The results reported in Fig. 2 were used to divide the entire domain in three categories (symmetric, LTD, and UTD) as depicted in Fig. 3. This map shows evidence of some coherent spatial patterns, such as the predominance of LTD in southern France, southern Italy, northern Germany and Denmark, and western Ukraine (among others), and a clustering of UTD in Poland, Czechia, southern Scandinavia, and Greece. The symmetric condition seems overall more spread across the entire domain, also thanks to the higher frequency, with a slightly predominance over northern Europe (i.e., northern Scandinavian peninsula and Iceland).

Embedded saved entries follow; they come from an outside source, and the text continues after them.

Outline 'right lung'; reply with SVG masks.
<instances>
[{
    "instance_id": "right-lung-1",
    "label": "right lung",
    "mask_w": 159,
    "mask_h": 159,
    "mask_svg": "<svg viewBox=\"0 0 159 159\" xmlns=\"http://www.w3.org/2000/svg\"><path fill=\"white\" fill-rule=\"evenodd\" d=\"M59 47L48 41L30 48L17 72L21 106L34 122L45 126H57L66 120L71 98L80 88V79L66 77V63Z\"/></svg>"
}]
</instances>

Figure 3 Spatial distribution of the three categories derived from the differences in the empirical tail-dependence coefficients.

Given the results of the tail-dependence assessment, it is useful to focus the copula parametric analysis on the capability of reproducing such patterns instead of finding the single copula that can perform reasonably well over the entire domain. Indeed, the search for the optimal copula based on the minimum AIC returns the BB7 as the optimal one in about 80 % of the domain (not shown). This result is a consequence of the BB7 flexibility (being derived from a combination of two purely asymmetric functions), which allows reproducing both symmetric and asymmetric tail-dependence coefficients according to the values assumed by the two parameters. However, the fact that a single flexible copula works well over a large range of conditions may hide the key spatial patterns observed in the TD analysis. These patterns may be better reproduced by adopting a limited number of more specialized copulas.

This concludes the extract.